## YOUR OBJECTIVE
Rewrite the lines starting at "Looking at this captured image, among" and ending at "which occupies the", changing "deck hatch" to "cargo hatch" and leaving everything else as it is.

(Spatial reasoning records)
┄┄┄┄┄┄

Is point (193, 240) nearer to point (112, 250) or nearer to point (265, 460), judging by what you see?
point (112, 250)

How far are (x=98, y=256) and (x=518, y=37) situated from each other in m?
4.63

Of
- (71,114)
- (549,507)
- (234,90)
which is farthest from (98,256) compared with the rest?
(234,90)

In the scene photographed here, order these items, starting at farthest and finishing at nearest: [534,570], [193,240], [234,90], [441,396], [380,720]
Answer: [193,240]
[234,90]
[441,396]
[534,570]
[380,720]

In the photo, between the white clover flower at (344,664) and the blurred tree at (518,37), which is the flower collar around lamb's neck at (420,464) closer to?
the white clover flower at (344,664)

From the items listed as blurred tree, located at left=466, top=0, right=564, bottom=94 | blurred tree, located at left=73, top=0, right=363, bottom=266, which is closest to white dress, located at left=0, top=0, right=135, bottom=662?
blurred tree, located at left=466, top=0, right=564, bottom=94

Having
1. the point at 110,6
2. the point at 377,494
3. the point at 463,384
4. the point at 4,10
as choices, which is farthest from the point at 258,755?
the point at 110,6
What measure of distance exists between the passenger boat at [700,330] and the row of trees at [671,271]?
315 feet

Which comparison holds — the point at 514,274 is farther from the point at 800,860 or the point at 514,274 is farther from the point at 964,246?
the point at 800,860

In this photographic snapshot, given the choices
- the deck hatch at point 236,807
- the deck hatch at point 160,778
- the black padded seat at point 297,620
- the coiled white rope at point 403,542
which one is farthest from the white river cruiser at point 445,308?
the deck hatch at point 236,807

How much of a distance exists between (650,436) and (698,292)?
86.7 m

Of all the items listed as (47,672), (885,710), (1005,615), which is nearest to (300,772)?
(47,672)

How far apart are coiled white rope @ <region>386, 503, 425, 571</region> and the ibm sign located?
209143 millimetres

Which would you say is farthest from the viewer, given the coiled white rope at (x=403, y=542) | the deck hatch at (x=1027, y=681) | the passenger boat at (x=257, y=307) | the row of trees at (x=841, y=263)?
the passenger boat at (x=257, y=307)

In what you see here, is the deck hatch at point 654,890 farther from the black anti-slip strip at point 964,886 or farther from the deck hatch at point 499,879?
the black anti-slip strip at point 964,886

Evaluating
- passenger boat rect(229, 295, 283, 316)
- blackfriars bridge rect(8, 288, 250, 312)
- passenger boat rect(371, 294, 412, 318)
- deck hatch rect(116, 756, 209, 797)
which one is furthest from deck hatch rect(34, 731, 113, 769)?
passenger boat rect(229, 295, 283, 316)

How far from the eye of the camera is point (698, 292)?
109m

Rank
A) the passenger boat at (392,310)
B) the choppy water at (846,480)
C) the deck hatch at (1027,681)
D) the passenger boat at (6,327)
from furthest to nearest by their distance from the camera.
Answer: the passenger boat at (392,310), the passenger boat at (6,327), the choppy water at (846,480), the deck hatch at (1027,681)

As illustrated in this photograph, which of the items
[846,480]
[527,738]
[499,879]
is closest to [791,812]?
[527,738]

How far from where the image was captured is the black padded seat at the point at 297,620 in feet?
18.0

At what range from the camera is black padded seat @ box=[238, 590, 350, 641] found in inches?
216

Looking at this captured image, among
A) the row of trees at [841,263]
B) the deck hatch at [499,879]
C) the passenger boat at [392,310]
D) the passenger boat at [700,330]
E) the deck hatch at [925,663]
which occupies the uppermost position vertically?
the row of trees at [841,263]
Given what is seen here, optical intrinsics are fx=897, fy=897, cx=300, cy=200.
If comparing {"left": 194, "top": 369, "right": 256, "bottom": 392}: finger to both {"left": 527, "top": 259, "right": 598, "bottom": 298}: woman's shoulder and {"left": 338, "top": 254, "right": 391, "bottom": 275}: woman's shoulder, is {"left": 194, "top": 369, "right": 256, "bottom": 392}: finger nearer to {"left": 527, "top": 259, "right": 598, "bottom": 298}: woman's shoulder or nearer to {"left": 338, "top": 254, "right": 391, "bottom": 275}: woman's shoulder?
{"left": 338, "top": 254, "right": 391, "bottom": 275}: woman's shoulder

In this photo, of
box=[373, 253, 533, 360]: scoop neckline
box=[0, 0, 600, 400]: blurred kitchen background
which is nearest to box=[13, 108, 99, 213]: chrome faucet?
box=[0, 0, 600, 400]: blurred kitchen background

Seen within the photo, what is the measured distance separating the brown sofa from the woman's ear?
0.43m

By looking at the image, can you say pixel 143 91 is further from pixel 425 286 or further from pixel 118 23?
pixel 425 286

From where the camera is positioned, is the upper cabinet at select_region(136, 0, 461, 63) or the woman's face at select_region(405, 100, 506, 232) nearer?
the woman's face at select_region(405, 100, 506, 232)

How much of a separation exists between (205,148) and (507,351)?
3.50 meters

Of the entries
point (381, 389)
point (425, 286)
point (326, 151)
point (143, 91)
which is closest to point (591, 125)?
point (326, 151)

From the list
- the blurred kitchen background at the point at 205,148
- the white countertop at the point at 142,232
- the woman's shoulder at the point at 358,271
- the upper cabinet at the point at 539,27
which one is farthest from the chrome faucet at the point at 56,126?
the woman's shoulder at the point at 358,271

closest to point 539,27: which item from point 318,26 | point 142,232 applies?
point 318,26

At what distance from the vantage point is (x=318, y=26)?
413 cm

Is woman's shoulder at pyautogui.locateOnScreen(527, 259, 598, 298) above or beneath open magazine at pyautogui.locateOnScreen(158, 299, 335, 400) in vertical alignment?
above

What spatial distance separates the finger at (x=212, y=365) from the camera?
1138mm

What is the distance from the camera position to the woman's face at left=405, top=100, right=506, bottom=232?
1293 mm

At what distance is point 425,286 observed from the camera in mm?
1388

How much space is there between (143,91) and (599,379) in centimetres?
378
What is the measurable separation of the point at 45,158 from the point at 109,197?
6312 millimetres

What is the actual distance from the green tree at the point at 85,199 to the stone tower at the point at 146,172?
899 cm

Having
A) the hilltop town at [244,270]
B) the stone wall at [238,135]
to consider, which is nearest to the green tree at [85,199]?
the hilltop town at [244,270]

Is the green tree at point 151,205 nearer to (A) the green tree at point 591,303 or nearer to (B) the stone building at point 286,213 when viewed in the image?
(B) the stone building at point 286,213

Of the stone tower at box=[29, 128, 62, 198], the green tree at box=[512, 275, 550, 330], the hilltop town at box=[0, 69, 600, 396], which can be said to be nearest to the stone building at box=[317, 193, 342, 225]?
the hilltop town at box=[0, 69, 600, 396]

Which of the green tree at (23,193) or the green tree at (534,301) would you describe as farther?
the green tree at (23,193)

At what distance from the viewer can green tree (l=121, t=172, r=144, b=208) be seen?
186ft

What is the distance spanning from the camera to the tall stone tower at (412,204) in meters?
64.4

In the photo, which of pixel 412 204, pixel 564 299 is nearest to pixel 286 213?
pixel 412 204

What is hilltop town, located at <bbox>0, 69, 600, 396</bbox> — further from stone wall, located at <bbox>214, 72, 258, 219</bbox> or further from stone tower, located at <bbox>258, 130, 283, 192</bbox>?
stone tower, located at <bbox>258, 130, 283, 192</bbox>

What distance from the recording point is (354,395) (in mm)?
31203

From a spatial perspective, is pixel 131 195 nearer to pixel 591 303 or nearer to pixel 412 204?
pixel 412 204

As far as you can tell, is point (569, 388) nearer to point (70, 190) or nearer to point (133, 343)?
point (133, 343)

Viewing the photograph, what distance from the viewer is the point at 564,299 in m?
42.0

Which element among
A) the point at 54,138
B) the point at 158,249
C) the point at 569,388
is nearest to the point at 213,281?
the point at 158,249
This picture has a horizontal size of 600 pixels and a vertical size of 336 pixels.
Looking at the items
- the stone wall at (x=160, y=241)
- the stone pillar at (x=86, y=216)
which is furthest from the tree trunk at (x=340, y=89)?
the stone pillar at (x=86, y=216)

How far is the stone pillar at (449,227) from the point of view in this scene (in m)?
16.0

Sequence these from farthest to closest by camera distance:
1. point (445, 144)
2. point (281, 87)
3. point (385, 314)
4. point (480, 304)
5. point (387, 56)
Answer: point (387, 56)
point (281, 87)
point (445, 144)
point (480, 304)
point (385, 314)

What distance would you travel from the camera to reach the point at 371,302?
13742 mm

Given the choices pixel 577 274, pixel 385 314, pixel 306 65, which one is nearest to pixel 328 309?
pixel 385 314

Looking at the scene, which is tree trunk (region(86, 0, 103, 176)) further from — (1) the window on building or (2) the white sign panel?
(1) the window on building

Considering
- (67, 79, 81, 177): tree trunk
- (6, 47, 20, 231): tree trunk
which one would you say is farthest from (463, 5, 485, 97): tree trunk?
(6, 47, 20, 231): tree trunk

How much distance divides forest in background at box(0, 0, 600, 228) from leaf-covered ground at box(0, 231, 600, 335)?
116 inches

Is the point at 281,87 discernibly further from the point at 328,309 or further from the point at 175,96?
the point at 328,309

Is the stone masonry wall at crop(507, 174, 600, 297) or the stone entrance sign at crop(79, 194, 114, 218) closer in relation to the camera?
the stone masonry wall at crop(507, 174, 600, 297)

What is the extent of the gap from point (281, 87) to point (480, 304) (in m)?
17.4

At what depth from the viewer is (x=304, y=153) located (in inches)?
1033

┄┄┄┄┄┄

## RESPONSE
Looking at this captured image, among
A) the row of trees at [841,263]
B) the cargo hatch at [499,879]
C) the passenger boat at [392,310]
D) the passenger boat at [700,330]
E) the cargo hatch at [925,663]
which occupies the uppermost position vertically?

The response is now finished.